Saved entries
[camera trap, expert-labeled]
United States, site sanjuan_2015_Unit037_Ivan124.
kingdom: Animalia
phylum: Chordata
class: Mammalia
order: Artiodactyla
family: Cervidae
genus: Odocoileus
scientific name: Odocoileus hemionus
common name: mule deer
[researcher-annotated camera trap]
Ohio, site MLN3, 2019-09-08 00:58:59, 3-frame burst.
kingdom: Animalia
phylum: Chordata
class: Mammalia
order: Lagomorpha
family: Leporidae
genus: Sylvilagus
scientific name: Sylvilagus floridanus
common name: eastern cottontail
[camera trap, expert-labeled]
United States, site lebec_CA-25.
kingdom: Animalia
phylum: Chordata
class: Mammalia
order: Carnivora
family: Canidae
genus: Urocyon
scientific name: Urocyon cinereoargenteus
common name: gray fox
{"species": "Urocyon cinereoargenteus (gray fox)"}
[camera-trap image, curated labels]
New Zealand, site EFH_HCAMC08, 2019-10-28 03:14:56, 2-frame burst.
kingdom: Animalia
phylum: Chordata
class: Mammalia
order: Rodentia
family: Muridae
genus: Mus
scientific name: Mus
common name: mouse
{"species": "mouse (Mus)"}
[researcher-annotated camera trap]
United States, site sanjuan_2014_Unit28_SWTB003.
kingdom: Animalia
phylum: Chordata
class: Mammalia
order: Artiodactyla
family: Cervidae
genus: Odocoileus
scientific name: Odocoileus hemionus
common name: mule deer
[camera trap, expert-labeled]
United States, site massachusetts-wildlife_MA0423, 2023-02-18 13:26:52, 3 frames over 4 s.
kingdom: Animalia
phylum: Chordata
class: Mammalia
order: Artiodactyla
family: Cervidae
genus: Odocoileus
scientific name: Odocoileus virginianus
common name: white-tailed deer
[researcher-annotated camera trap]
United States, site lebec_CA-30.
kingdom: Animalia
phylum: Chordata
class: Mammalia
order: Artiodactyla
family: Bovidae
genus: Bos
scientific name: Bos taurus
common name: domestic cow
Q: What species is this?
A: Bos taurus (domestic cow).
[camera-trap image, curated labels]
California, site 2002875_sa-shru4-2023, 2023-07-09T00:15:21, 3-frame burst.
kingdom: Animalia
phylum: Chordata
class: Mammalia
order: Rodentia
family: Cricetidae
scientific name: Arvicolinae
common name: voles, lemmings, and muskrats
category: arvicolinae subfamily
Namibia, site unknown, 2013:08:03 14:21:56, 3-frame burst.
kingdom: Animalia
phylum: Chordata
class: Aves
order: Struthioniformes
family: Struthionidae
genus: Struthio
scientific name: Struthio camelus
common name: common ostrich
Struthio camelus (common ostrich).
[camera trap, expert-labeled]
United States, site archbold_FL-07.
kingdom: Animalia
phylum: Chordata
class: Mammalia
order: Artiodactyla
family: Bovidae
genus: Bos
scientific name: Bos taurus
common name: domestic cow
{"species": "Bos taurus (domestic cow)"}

• [WHAT YOU SHOULD DO]
Extract every line above containing the word "scientific".

• [SOLUTION TO THIS TASK]
scientific name: Odocoileus hemionus
scientific name: Sylvilagus floridanus
scientific name: Urocyon cinereoargenteus
scientific name: Mus
scientific name: Odocoileus hemionus
scientific name: Odocoileus virginianus
scientific name: Bos taurus
scientific name: Arvicolinae
scientific name: Struthio camelus
scientific name: Bos taurus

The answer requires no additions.